▶ [Problem to solve]:
A complete answer lists every line of the entries below where the string "Dynamic" appears.

▶ [Supplied material]:
════════════════
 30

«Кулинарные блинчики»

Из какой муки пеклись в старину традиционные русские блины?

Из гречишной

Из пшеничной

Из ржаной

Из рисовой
════════════════
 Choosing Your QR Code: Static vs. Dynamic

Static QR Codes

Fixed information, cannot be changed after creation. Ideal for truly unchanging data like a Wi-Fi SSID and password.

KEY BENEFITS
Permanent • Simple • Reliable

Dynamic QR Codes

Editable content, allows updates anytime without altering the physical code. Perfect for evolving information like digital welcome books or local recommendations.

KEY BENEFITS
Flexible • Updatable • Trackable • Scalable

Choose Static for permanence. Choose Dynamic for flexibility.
════════════════
▶ [Expected output]:
 Choosing Your QR Code: Static vs. Dynamic
Dynamic QR Codes
Choose Static for permanence. Choose Dynamic for flexibility.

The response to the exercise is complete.